Tips & Tricks

Test spruces for lice


If the spruce needles turn yellow, this could be due to the sitka spruce. A simple test shows you whether it is infected. Then act quickly.

If you have a spruce tree in your garden, you should check every now and then whether it is infected by harmful lice. There is a louse that can damage some spruce species so much that they die. We are talking about the Sitka spruce louse. It is a pest that can be tasted especially by older needles near the trunk. These then yellow first, but a short time later they turn brown and fall off. Then you should be active at the latest. It is even better if you check the tree regularly for a louse infestation. This is especially advisable after mild winters, because then adult animals can easily survive.

What does the Sitka spruce look like?

The Sitka spruce louse is related to the aphids and therefore looks very similar to them. It is about 2 millimeters in size and green. She also has rust-red eyes. It usually occurs in large populations because it can multiply rapidly even in mild winters. It is also active all year round. She pricks the cells with her proboscis and sucks them out, whereupon the needles change color and fall off. This damage pattern occurs especially in spring.

You can easily check whether your trees are infected with the Sitka spruce. There is a simple trick to detect an infestation.

How to test whether your spruce has lice:

Take a sheet of paper and a stick and use it to knock on the branches. You must hold the paper under it. The 2 millimeter large lice fall on the sheet of paper, on which you can then see them with the naked eye. If more than five of these lice land on paper during the tap action, then you should take action.
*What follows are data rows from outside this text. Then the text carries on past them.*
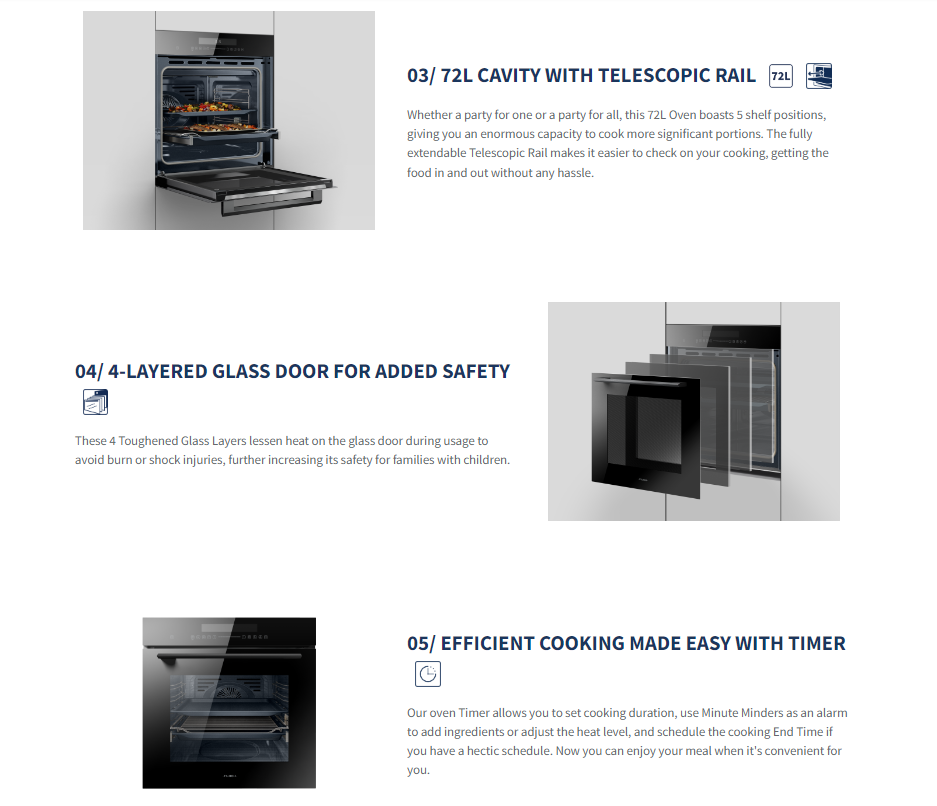 03/ 72L CAVITY WITH TELESCOPIC RAIL 72L

Whether a party for one or a party for all, this 72L Oven boasts 5 shelf positions, giving you an enormous capacity to cook more significant portions. The fully extendable Telescopic Rail makes it easier to check on your cooking, getting the food in and out without any hassle.

04/ 4-LAYERED GLASS DOOR FOR ADDED SAFETY

These 4 Toughened Glass Layers lessen heat on the glass door during usage to avoid burn or shock injuries, further increasing its safety for families with children.

05/ EFFICIENT COOKING MADE EASY WITH TIMER

Our oven Timer allows you to set cooking duration, use Minute Minders as an alarm to add ingredients or adjust the heat level, and schedule the cooking End Time if you have a hectic schedule. Now you can enjoy your meal when it's convenient for you.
This is how the Sitka spruce can be fought

Set up insect hotel:

Combating the sitka spruce is particularly important in spring and winter, as the natural enemies of the louse are then not active. These include e.g. Beneficial organisms such as lacewings and ladybugs. If you offer these beneficials a nesting site or winter quarters, you can fight the Sitka spruce louse faster. Simply set up an insect hotel in your garden.

Use beneficial products:

Otherwise, it is advisable to use rapeseed oil or potash soap-based preparations. They protect beneficials and are still very effective. For example, we can recommend Celaflor Naturen Pest Free (available here). It is a rapeseed oil-based spray. Prepare the spray according to the manufacturer's instructions and spray the branches and trunk thoroughly with it. A two-time spraying every two weeks is usually enough to get rid of the Sitka spruce louse.

Avoid waterlogging and dryness:

Sitka spruce primarily affects conifers that suffer from waterlogging or too dry a soil. Therefore, always make sure that the floor is evenly moist and loose.